CONSIGNE: D'après le tutoriel sur l'explication d'un texte philosophique, combien de termes faut-il en moyenne définir dans le passage proposé ?

TEXTE CITÉ:
= = = = = = =

Dans le tutoriel n°3 sur l’explication d’un texte philosophique, vous avez appris comment vous poser les bonnes questions sur les idées du texte, afin de les expliquer et éviter ainsi la paraphrase. Dans ce tutoriel, je vous montre comment trouver des réponses pertinentes à ces questions.
Définir les termes clefs du texte
Nous avons vu, dans le Tutoriel n°3, que le premier type de questions à vous poser sur le texte devait correspondre à des questions de définition (de type : « Qu’est-ce que …?). Voici quelques conseils, à propos du travail de définition :
1) Il vous faut impérativement définir les termes importants du texte, notamment ceux qui correspondent aux notions que vous avez au programme de Terminale. Mais, il est aussi utile de définir ceux que vous jugez important, pour la compréhension du texte. Attention, il ne s’agit pas nécessairement de termes difficiles à comprendre ! Ce peut être, au contraire, des termes qui ont un sens très simple, connu de tous.
2) Attention aussi à éviter une erreur que l’on rencontre fréquemment : la définition que vous donnez d’un terme doit correspondre au sens qu’il possède dans le texte et non à un autre sens possible – mais non valable, dans le passage – ni à un sens qu’un autre auteur lui donne.
3) Pourquoi définir les termes clefs du texte ? Il ne s’agit pas de définir, pour définir, mais bien pour vous aider dans votre analyse des idées du texte.
4) Le nombre moyen de termes à définir, dans le passage qui vous sera donné, sera entre 3 et 5.
Trouver des arguments aux idées affirmées par l’auteur
Nous avons vu également dans le Tutoriel n°3, que le deuxième type de questions à vous poser sur le texte devait correspondre à des questions d’explication (de type : « Pourquoi …? » ou « Comment …? »)
En principe, ce type de questionnement doit vous éviter de paraphraser le texte. S’il est relativement facile de transformer chaque affirmation du texte, en ce type de questions, il est plus difficile d’y trouver des réponses. Voici quelques conseils :
1) Vérifiez que l’argument que vous donnez n’est pas déjà quelque part dans le texte ; sinon, votre réponse sera de la simple paraphrase;
2) Vous n’êtes pas censé connaître la pensée globale de l’auteur du texte. Par conséquent, l’argument que vous avancez sera accepté, même s’il contredit la pensée de l’auteur, à condition qu’il ne contredise pas les idées ou la logique du texte que vous avez à expliquer.
3) Pour trouver des arguments, faites jouer votre bon sens et votre imagination. Appuyez-vous sur des connaissances tirées de votre cours de philosophie, d’autres cours ou de votre culture générale.
Exercice d’application
Texte d’Aristote (extrait de La Politique I,2) Le texte, présenté d’un seul tenant, se trouve dans le Tutoriel n°2
Je vous donne ici des réponses possibles, aux questions que nous nous étions posées, dans le tutoriel n°3, sur le texte d’Aristote :
« Il est évident que l’homme est un animal politique, bien plus que n’importe quelle abeille ou n’importe quel animal grégaire. |
Questions :
– Pourquoi l’homme est-il un « animal politique » ? (Pourquoi a-t-il besoin de vivre en société ?)

= = = = = = =

DONNÉES FOURNIES:
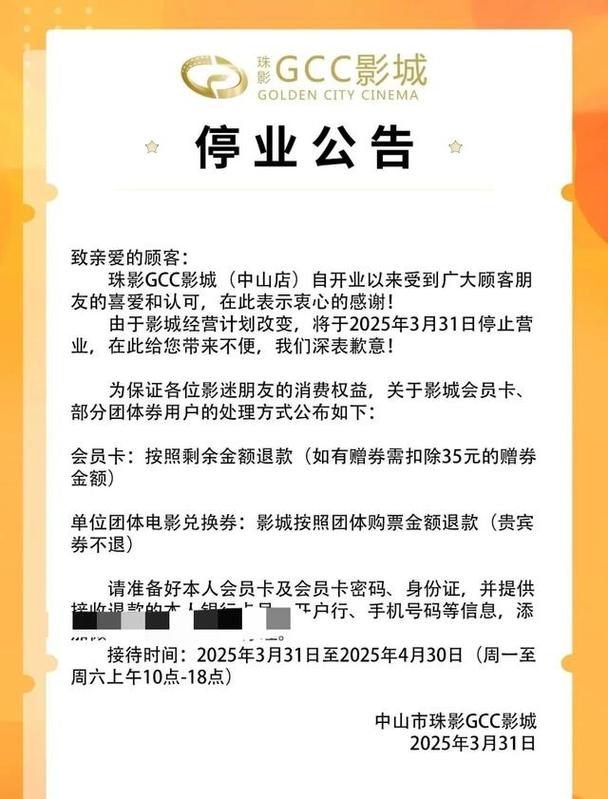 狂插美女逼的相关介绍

= = = = = = =

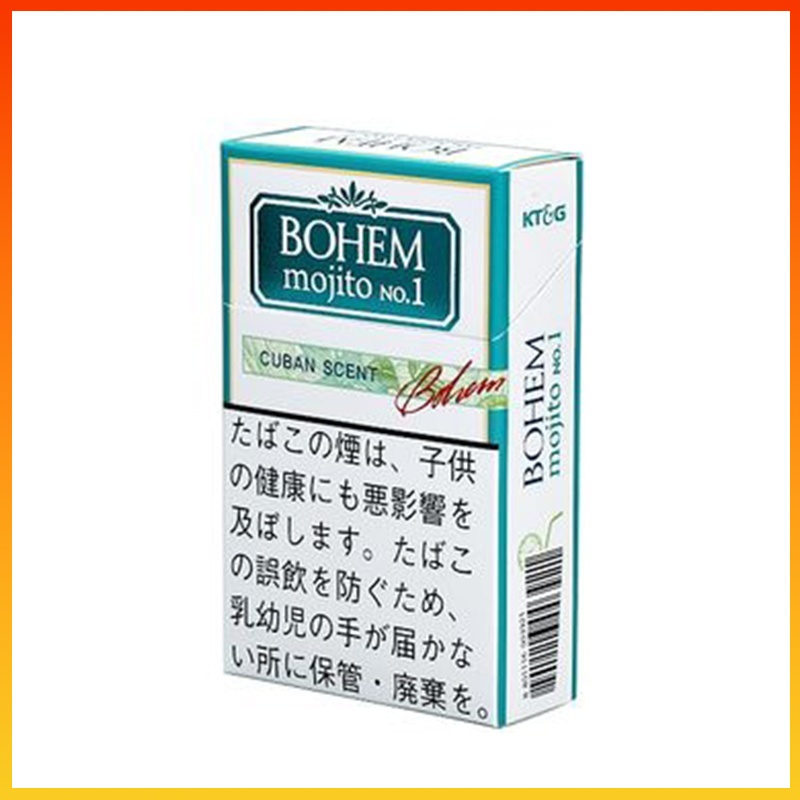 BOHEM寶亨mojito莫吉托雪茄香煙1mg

= = = = = = =

RÉPONSE ATTENDUE: Entre 3 et 5 termes.